Roche’s Genentech is scrapping a collaboration and license agreement with Relay Therapeutics surrounding the biotech’s clinical-stage oral SHP2 inhibitor.
It’s the latest pharmaceutical company to renege on an SHP2 partnership in oncology. Bristol Myers Squibb departed a pact with BridgeBio earlier this year, AbbVie did the same with Jacobio Pharma in 2023, and Sanofi left Revolution Medicines in 2022. Merck, meanwhile, continues to have an SHP2 deal in place with Taiho and Astex.
Genentech “elected to terminate the agreement without cause,” Cambridge, MA-based Relay disclosed in a Tuesday post-market SEC filing. As part of their 2020 deal, Genentech had assumed development of the oral small molecule, dubbed GDC-1971/RLY-1971, or migoprotafib.
The decision was “not based on any emerging clinical safety concerns,” a Genentech spokesperson said in an emailed statement to Endpoints News.
The drug went through a monotherapy study a few years ago and is in a couple of Phase 1 trials in combination with other drugs. The pair had broad ambitions for the SHP2 inhibitor across multiple solid tumor types, including as a combination partner for Genentech’s KRAS G12C candidate known as GDC-6036, or divarasib.
“Genentech is committed to ensuring that patients being treated with GDC-1971 in clinical trials continue to have access,” the Genentech spokesperson said. “All patients enrolled in a trial involving GDC-1971 or combinations thereof will continue to receive study treatment as long as they meet study criteria and they and their physician agree to continue.”

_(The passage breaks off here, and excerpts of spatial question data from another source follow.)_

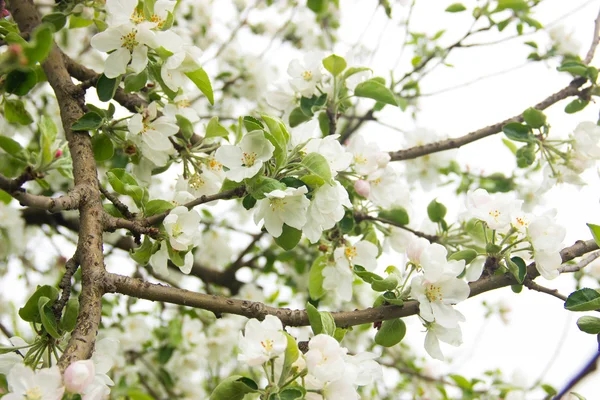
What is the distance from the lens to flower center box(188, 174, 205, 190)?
4.49 feet

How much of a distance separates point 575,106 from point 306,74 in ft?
2.72

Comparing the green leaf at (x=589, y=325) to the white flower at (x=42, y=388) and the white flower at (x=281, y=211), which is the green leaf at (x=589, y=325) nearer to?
the white flower at (x=281, y=211)

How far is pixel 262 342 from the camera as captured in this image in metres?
0.90

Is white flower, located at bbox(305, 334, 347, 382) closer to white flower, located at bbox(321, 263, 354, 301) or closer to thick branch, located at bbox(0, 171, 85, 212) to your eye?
thick branch, located at bbox(0, 171, 85, 212)

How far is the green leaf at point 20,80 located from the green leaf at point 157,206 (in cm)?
35

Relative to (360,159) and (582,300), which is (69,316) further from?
(582,300)

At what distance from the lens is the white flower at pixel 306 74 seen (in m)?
1.51

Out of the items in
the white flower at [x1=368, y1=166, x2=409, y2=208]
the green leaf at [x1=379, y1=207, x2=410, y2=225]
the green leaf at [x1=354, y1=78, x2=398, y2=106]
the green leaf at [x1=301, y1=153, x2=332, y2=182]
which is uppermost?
the green leaf at [x1=301, y1=153, x2=332, y2=182]

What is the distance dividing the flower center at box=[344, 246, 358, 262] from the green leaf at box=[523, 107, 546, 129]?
1.96 feet

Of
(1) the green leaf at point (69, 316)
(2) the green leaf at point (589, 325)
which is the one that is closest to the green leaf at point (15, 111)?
(1) the green leaf at point (69, 316)

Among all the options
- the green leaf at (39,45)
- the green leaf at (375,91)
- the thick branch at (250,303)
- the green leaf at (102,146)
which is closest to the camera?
the green leaf at (39,45)

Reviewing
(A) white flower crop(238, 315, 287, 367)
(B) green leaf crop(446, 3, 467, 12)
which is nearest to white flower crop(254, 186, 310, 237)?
(A) white flower crop(238, 315, 287, 367)

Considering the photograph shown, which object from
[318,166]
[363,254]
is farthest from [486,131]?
[318,166]

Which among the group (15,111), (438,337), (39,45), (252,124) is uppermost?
(39,45)
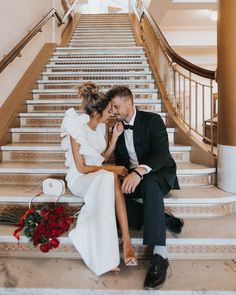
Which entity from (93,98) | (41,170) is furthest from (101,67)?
(93,98)

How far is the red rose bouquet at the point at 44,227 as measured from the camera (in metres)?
1.89

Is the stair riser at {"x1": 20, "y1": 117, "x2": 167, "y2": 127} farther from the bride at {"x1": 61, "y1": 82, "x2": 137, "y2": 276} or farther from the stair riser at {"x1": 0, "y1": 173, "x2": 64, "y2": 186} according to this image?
the bride at {"x1": 61, "y1": 82, "x2": 137, "y2": 276}

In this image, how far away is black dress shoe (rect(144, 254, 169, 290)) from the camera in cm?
163

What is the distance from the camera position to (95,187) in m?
1.87

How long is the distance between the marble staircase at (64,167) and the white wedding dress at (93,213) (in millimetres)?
160

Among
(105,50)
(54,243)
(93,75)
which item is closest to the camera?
(54,243)

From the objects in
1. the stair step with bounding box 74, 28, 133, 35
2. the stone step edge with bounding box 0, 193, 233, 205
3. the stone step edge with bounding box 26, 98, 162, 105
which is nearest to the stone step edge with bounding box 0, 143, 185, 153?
the stone step edge with bounding box 0, 193, 233, 205

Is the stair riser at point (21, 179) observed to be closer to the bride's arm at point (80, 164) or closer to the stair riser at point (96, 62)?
the bride's arm at point (80, 164)

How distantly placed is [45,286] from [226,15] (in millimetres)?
2380

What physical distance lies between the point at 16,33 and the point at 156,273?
3.22 meters

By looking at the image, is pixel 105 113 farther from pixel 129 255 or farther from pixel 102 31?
pixel 102 31

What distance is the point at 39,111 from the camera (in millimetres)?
3717

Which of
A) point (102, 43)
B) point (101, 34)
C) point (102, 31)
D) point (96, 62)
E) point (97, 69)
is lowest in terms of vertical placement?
point (97, 69)

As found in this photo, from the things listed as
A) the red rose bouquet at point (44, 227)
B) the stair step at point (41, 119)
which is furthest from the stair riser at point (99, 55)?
the red rose bouquet at point (44, 227)
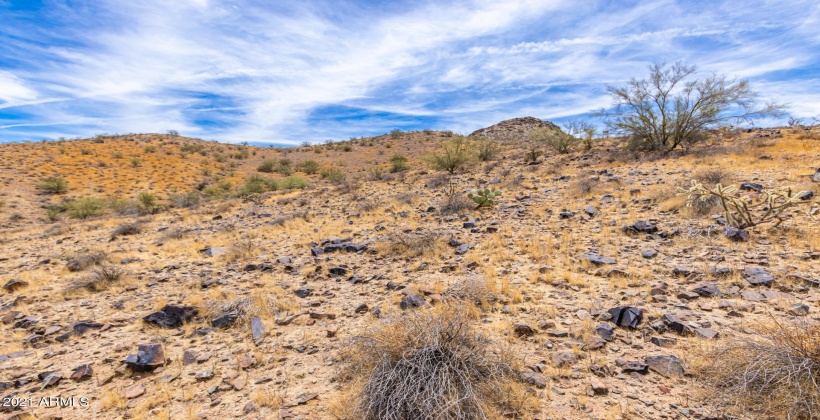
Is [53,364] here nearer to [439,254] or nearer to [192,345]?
[192,345]

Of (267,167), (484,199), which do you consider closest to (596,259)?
(484,199)

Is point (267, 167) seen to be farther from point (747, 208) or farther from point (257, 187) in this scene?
point (747, 208)

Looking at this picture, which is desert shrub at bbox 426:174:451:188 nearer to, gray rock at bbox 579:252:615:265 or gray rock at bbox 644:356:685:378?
gray rock at bbox 579:252:615:265

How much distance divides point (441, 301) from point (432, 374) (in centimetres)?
198

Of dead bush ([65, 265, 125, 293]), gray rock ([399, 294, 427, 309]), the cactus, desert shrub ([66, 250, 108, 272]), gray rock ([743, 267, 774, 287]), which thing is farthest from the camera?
the cactus

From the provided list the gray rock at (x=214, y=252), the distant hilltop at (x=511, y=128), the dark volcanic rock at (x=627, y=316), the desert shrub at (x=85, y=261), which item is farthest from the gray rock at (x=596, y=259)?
the distant hilltop at (x=511, y=128)

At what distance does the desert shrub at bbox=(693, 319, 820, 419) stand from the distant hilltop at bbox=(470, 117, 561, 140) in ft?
104

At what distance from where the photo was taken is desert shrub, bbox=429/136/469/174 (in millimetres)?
18250

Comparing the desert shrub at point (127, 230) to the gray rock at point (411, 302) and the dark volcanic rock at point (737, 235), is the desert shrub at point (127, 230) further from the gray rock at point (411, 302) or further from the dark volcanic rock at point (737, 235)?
the dark volcanic rock at point (737, 235)

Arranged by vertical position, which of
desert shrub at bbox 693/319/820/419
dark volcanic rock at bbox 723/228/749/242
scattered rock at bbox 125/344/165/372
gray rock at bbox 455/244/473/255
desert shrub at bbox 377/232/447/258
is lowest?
desert shrub at bbox 693/319/820/419

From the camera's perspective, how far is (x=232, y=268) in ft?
23.8

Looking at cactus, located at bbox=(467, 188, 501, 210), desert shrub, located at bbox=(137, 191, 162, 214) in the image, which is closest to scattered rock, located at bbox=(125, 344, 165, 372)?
cactus, located at bbox=(467, 188, 501, 210)

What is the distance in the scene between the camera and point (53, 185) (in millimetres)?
22266

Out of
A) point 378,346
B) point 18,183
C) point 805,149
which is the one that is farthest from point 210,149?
point 805,149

Relay received $75 million upfront to kick off the collaboration in late 2020. Genentech has paid about another $45 million in biobucks and R&D reimbursements since then, according to Relay’s SEC paperwork on Tuesday. Under the original pact, Relay could have received up to $695 million in milestone payments.
Roche, the parent of Genentech, has broadly fine-tuned its pipeline in the past year. Genentech itself broke off a T cell therapy tie-up with Adaptimmune earlier this year, and is also reducing about 3% of its workforce, the company told Endpoints in April.
“We’ve taken out 20% of our molecules that have a lower likelihood to succeed, and we’ve added new ones through partnering,” Roche CEO Thomas Schinecker said on a first-quarter earnings call with the media in April. It’s part of normal business to prioritize and “constantly reallocate,” he added.
Relay doesn’t plan to make any workforce changes as a result of the axed deal, given Genentech was the one responsible for the experimental medicine’s development, a spokesperson for the biotech told Endpoints.